The crippling traps of echo chambers
As disinformation evolved and became more pervasive over the years, Ong talks about its long-term consequences and why people choose to believe their own versions of “truth.” “The information ecosystem has split up. May kanya-kanyang influencer, sariling news channel, health expert, favorite academic, even. Merong pang-mataas at pang-masa ang bawat panig.”
Termed by Ong and his co-researchers as an information-media-fantasy-complex, this has turned into a self-sustaining political universe in itself, utilized by both the current and previous administrations. Ong points out that in the past, people relied on legacy media to learn about politics. But disinformation has undermined the credibility of legacy media and academic experts. Now, individuals feel more empowered to choose alternative influencers who align with their political reality.
Defending the truth
While there’s been a rise in counter-disinformation interventions, Ong emphasizes that quantity does not equate to quality. “There’s no shortage of digital literacy courses, but there’s usually a lack of criticality. Interventions need to be tailored to local contexts.”
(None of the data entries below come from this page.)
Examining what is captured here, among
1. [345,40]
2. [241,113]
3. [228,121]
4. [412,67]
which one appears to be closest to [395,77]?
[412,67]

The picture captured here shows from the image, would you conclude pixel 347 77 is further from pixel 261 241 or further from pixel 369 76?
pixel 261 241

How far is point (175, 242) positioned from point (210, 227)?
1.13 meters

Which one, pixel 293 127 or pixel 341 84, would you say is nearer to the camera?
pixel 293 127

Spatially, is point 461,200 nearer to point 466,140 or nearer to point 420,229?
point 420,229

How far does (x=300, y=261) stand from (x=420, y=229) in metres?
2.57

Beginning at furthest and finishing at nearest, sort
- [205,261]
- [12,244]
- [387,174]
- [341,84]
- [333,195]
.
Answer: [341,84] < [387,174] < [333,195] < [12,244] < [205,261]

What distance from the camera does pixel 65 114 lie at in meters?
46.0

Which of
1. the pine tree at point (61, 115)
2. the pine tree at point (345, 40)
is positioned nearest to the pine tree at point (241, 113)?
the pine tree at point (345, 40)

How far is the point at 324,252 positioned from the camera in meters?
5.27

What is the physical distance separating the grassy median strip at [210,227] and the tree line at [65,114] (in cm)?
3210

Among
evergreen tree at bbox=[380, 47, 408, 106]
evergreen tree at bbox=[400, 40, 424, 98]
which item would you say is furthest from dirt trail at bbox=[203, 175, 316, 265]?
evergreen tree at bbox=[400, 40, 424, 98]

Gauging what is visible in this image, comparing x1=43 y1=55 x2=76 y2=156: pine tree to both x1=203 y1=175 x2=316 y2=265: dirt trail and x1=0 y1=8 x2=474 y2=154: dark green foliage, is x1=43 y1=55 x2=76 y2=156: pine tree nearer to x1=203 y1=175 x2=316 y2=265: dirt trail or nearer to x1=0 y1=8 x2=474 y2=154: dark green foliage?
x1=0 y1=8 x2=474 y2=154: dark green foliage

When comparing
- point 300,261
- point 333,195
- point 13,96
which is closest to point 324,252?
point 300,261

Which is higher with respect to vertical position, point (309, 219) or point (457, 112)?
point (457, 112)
In order to engage audiences who hold different political worldviews, he stresses a common thread in our discussion—to understand that people come from nuanced backgrounds. “People are complicated. Human beings are desperate for approval, and that's why we get into doing very bad things sometimes. To tell that story is important because the solutions that we are being presented can be oversimplified. It’s important to capture people's complexity.”
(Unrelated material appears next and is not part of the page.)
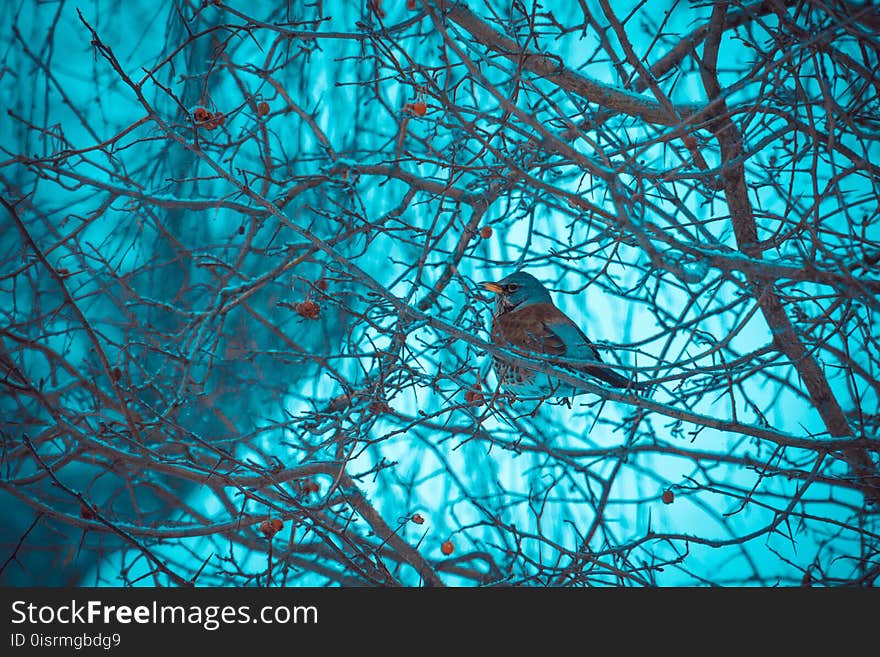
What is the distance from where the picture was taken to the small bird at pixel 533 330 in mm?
2928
“There’s no shortage of digital literacy courses, but there’s usually a lack of criticality. Interventions need to be tailored to local contexts.”
For academics and legacy media, Ong notes, “We shouldn’t take for granted that our students and our readers trust us. It's a process of always keeping and maintaining their trust.” His research emphasizes, “Instead of relying on our credentials to assert our claims, we can do better by communicating our values, methods, and work processes.”
There’s a need for us to understand the disinformation economy, including how political trolls are recruited, how they are paid, and their moral justifications for their work. “We need to remember na hindi sila brainwashed. Hindi sila tanga. There are various profit-oriented and commercial motivations at play. This is why ethics is so important," he says.
"To open up a dialogue or a conversation, the objective should not be conversion therapy. Rather, we should listen so we can understand and have the right language for addressing these issues.”
Ong’s team is looking for organizations and individuals who can pilot interventions on disinformation with their funding and guidance. Submit your pitches to [email protected].
Jonathan Corpus Ong is an associate professor of global digital media at the University of Massachusetts at Amherst and a research fellow at the Shorenstein Center of Harvard Kennedy School. He is the author of pioneering ethnographic research in disinformation studies, focused on the social identities, work arrangements, and moral justifications of “paid trolls.” He is a 2022 awardee of the Andrew Carnegie Fellowship.